Pictures aside, every line of the listing should be given again exactly.

★ ★ ★ ★

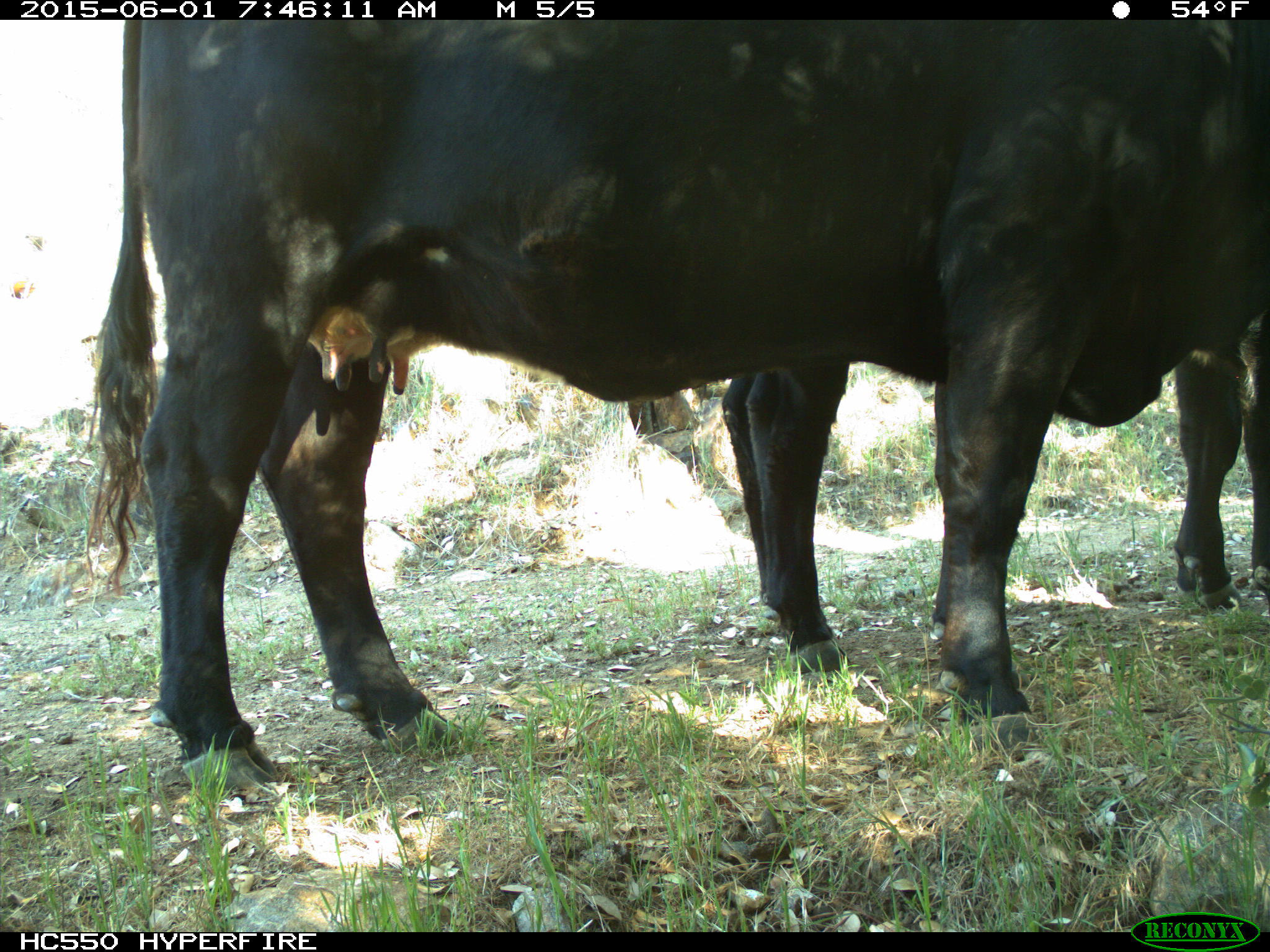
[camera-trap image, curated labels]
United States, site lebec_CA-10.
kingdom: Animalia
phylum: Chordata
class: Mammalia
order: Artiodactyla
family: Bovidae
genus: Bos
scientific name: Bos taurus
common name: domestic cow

★ ★ ★ ★

Exercise output:
[camera-trap image, curated labels]
United States, site lebec_CA-10.
kingdom: Animalia
phylum: Chordata
class: Mammalia
order: Artiodactyla
family: Bovidae
genus: Bos
scientific name: Bos taurus
common name: domestic cow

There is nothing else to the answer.